課題 >>
1/ 記事によると、しばた養鶏では約何羽のニワトリが過ごしているか。
2/ 記事の「諏訪市に住む柴田さん。」で始まり「しても自分の人生観でなくて」」までの部分を、「サラリーマン」を「会社員」に置き換えて書き直してください。

特集は「青い卵」です。手掛けているのは3年前、脱サラし、長野県塩尻市で養鶏場を営む男性。地元の協力を得てエコな「エサ」にこだわって生産しています。「青い卵」は、男性の新たな人生を切り開いてくれたようです。

あたたかいご飯に、新鮮な卵を乗せたTKG・「卵かけご飯」。


こちらはふわふわ生地のロールケーキ。

どちらも殻が青みがかったこの「青い卵」を使っています。

生産しているのは塩尻市北小野の「しばた養鶏」。

ニワトリたちは鶏舎の中を歩き回ったり、砂浴びをしたり。

約170羽がのびのびと過ごしています。

※衛生面に配慮して撮影しています


営んでいるのは柴田勝さん(48)。

慣れた様子ですが、実は養鶏を始めてまだ3年ほどです。

しばた養鶏・柴田勝さん:
「できるだけ自然に近い形にして飼ってあげたかった」

ニワトリがストレスなく過ごし、いい卵を産めるよう試行錯誤の日々です。

諏訪市に住む柴田さん。

以前は廃棄物処理の会社に勤務するサラリーマンでした。

管理職で、休みも安定していましたが、次第に組織で働くことに窮屈さを感じるように。

しばた養鶏・柴田勝さん:
「コロナが始まった時に、自分の生き方を見つめ直してみたときに、やはりお金を残すっていうことだけが、どうしても自分の人生観でなくて」

参考データ >>
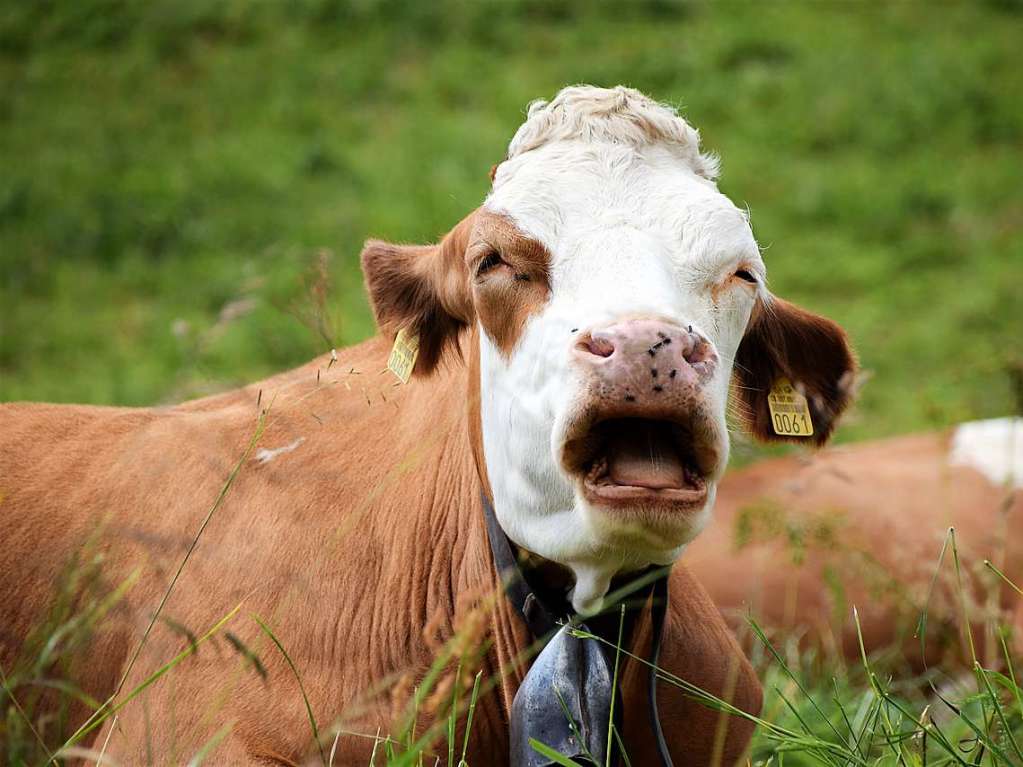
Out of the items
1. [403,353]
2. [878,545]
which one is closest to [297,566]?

解答 >>
1/ 約170羽です。

2/
諏訪市に住む柴田さん。

以前は廃棄物処理の会社に勤務する会社員でした。

管理職で、休みも安定していましたが、次第に組織で働くことに窮屈さを感じるように。

しばた養鶏・柴田勝さん:
「コロナが始まった時に、自分の生き方を見つめ直してみたときに、やはりお金を残すっていうことだけが、どうしても自分の人生観でなくて」